An 84-year-old woman was hospitalised for a fall with subsequent agitation and vomiting. She had a past medical history of coronary artery bypass grafting performed 18 years ago. In the 8 months prior to her admission, she underwent transcatheter aortic valve replacement (TAVR) for severe aortic stenosis (AS). Post procedure, the patient had been instructed to take dual antiplatelet therapy (DAPT) for 6 months but had stopped these herself earlier than the recommendation.
On physical examination she was noted to have dysphasia, right upper limb weakness and hypotonia. An electrocardiography (ECG) showed dynamic inferior ST elevation and her serum troponin level was elevated.
A cardiac gated computed tomography (CT) of the aorta and coronary arteries was performed to exclude an aortic dissection and assess the coronary arteries. The CT demonstrated thrombus extending from the TAVR into the right coronary artery (Figures 1,2). A CT brain and magnetic resonance imaging (MRI) showed an acute infarct in the left parietal lobe. (Figures 3,4)
She was treated with antiplatelets and anticoagulation with intravenous (IV) heparin. Her ECG changes and neurological deficits resolved subsequently.
AS is the commonest valvular heart disease leading to surgery or catheter intervention in Europe (1). Surgical aortic valve replacement is recommended for symptomatic severe AS (2). Older persons often have multiple comorbidities, rendering them at high surgical risk. TAVRs, bioprosthetic valves inserted into the aortic valve position percutaneously are a treatment option for these patients (2).
The rate of thromboembolism among bioprosthetic aortic valve patients is 1.9% per patient-year despite anti-thrombotic therapy (2), underscoring the importance of the prevention of thromboembolism in TAVR patients. Current guidelines on post TAVR anti-thrombotic therapy, however, are not uniform and the strength of recommendations is not strong. The 2014 AHA/ACC guideline on valvular heart disease states that lifelong aspirin plus clopidogrel for 6 months “may be reasonable” (Class IIb, level of evidence C) (3).
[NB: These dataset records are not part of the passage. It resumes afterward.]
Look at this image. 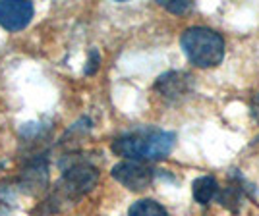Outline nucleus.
Returning <instances> with one entry per match:
<instances>
[{
    "instance_id": "9d476101",
    "label": "nucleus",
    "mask_w": 259,
    "mask_h": 216,
    "mask_svg": "<svg viewBox=\"0 0 259 216\" xmlns=\"http://www.w3.org/2000/svg\"><path fill=\"white\" fill-rule=\"evenodd\" d=\"M128 216H168V212L153 199H140L128 208Z\"/></svg>"
},
{
    "instance_id": "0eeeda50",
    "label": "nucleus",
    "mask_w": 259,
    "mask_h": 216,
    "mask_svg": "<svg viewBox=\"0 0 259 216\" xmlns=\"http://www.w3.org/2000/svg\"><path fill=\"white\" fill-rule=\"evenodd\" d=\"M194 89V77L186 72H166L157 77L155 91L166 100H182Z\"/></svg>"
},
{
    "instance_id": "6e6552de",
    "label": "nucleus",
    "mask_w": 259,
    "mask_h": 216,
    "mask_svg": "<svg viewBox=\"0 0 259 216\" xmlns=\"http://www.w3.org/2000/svg\"><path fill=\"white\" fill-rule=\"evenodd\" d=\"M219 193H221V185L213 176H201V178L194 180V184H192V195H194L195 203L203 206L217 199Z\"/></svg>"
},
{
    "instance_id": "ddd939ff",
    "label": "nucleus",
    "mask_w": 259,
    "mask_h": 216,
    "mask_svg": "<svg viewBox=\"0 0 259 216\" xmlns=\"http://www.w3.org/2000/svg\"><path fill=\"white\" fill-rule=\"evenodd\" d=\"M99 66H101V54H99L97 48H91V50H89V58H87V66H85V70H83V74H85V76H93V74L99 70Z\"/></svg>"
},
{
    "instance_id": "9b49d317",
    "label": "nucleus",
    "mask_w": 259,
    "mask_h": 216,
    "mask_svg": "<svg viewBox=\"0 0 259 216\" xmlns=\"http://www.w3.org/2000/svg\"><path fill=\"white\" fill-rule=\"evenodd\" d=\"M16 206V191L10 185H0V216H12Z\"/></svg>"
},
{
    "instance_id": "39448f33",
    "label": "nucleus",
    "mask_w": 259,
    "mask_h": 216,
    "mask_svg": "<svg viewBox=\"0 0 259 216\" xmlns=\"http://www.w3.org/2000/svg\"><path fill=\"white\" fill-rule=\"evenodd\" d=\"M49 185V158L45 152L35 154L31 160L25 162L20 178H18V187L29 195H37L45 191V187Z\"/></svg>"
},
{
    "instance_id": "423d86ee",
    "label": "nucleus",
    "mask_w": 259,
    "mask_h": 216,
    "mask_svg": "<svg viewBox=\"0 0 259 216\" xmlns=\"http://www.w3.org/2000/svg\"><path fill=\"white\" fill-rule=\"evenodd\" d=\"M35 8L29 0H0V27L10 33L25 29L31 22Z\"/></svg>"
},
{
    "instance_id": "7ed1b4c3",
    "label": "nucleus",
    "mask_w": 259,
    "mask_h": 216,
    "mask_svg": "<svg viewBox=\"0 0 259 216\" xmlns=\"http://www.w3.org/2000/svg\"><path fill=\"white\" fill-rule=\"evenodd\" d=\"M186 58L195 68H215L225 58V39L221 33L209 27H188L180 37Z\"/></svg>"
},
{
    "instance_id": "f257e3e1",
    "label": "nucleus",
    "mask_w": 259,
    "mask_h": 216,
    "mask_svg": "<svg viewBox=\"0 0 259 216\" xmlns=\"http://www.w3.org/2000/svg\"><path fill=\"white\" fill-rule=\"evenodd\" d=\"M176 133L161 128H136L120 133L110 143L114 154L124 156L126 160L153 162L166 158L174 149Z\"/></svg>"
},
{
    "instance_id": "f8f14e48",
    "label": "nucleus",
    "mask_w": 259,
    "mask_h": 216,
    "mask_svg": "<svg viewBox=\"0 0 259 216\" xmlns=\"http://www.w3.org/2000/svg\"><path fill=\"white\" fill-rule=\"evenodd\" d=\"M164 10H168L170 14H186V12L192 8V2L190 0H159Z\"/></svg>"
},
{
    "instance_id": "4468645a",
    "label": "nucleus",
    "mask_w": 259,
    "mask_h": 216,
    "mask_svg": "<svg viewBox=\"0 0 259 216\" xmlns=\"http://www.w3.org/2000/svg\"><path fill=\"white\" fill-rule=\"evenodd\" d=\"M251 114H253V118H255V122L259 124V95H255V98H253V102H251Z\"/></svg>"
},
{
    "instance_id": "f03ea898",
    "label": "nucleus",
    "mask_w": 259,
    "mask_h": 216,
    "mask_svg": "<svg viewBox=\"0 0 259 216\" xmlns=\"http://www.w3.org/2000/svg\"><path fill=\"white\" fill-rule=\"evenodd\" d=\"M97 182V166H93L91 162L85 160L72 162L68 168L62 170V176L53 187L51 197L45 201V205L49 206L47 212H58V210H64L70 205L77 203L81 197H85L89 191H93Z\"/></svg>"
},
{
    "instance_id": "20e7f679",
    "label": "nucleus",
    "mask_w": 259,
    "mask_h": 216,
    "mask_svg": "<svg viewBox=\"0 0 259 216\" xmlns=\"http://www.w3.org/2000/svg\"><path fill=\"white\" fill-rule=\"evenodd\" d=\"M110 176L130 191H143L155 180V168L149 162L122 160L112 166Z\"/></svg>"
},
{
    "instance_id": "1a4fd4ad",
    "label": "nucleus",
    "mask_w": 259,
    "mask_h": 216,
    "mask_svg": "<svg viewBox=\"0 0 259 216\" xmlns=\"http://www.w3.org/2000/svg\"><path fill=\"white\" fill-rule=\"evenodd\" d=\"M246 191H248V187L242 185V180H234V182H230L227 187L221 189L217 201L225 206V208H228V210L238 212L242 203H244V199H246Z\"/></svg>"
}]
</instances>
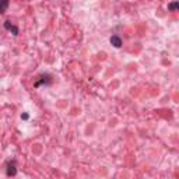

The 2017 AHA expert consensus document on TAVR recommends standard anti-thrombotic therapy should be clopidogrel 75 mg daily for 3–6 months with lifelong aspirin 75–100 mg daily (4). ESC guidelines recommend a combination of low-dose aspirin and a thienopyridine in the first 3–6 months after TAVR, followed by a lifelong single antiplatelet; although single anti-platelet therapy may be considered in those at high risk of bleeding (1). Position statements from the Canadian Cardiovascular Society (CCS) (DAPT for 1–3 months) (5) and ACCF/AATS/SCAI/STS (DAPT for 3–6 months) (6) give similar recommendations.
Whilst guideline bodies all recommend lifelong aspirin after TAVR, the recommended duration of DAPT varies, making it unclear as to what the optimal duration of DAPT is. The role of new oral anticoagulants post-TAVR is currently being explored. It is possible that these may be superior to antiplatelet therapy in the prevention of valve thrombosis.
There are currently no specific guidelines on perioperative antiplatelet therapy in TAVR patients, making the management of patients undergoing procedures difficult. Bridging heparin is only recommended in patients with mechanical prosthetic valves (1,3,7). We are unaware of any centre that recommends the use of bridging heparin for TAVR patients who need suspension of antiplatelet therapy. A recent study has, however, shown that anticoagulation with novel oral anticoagulants and warfarin, but not DAPT was effective in the prevention and treatment of subclinical leaflet thrombosis, which itself was associated with increased rates of transient ischemic attacks (TIAs) and strokes (8). Currently, we recommend a balance of risks and reintroduction of the antiplatelet therapy as soon as possible
Bioprosthetic valve thrombosis, as in our case, is uncommon. The first-line treatment of bioprosthetic valve thrombosis is anticoagulation with a vitamin K antagonist and/or unfractionated heparin (1).
In summary, this case highlights the potential effects of stopping antiplatelets agents in TAVR and emphasises the importance of post TAVR antithrombotics. A balance must be made between risks of bleeding and thrombosis. Until antiplatelets can be restarted, there is no role for preoperative bridging heparin either via subcutaneous or intravenous routes.
Conflicts of Interest: The authors have no conflicts of interest to declare.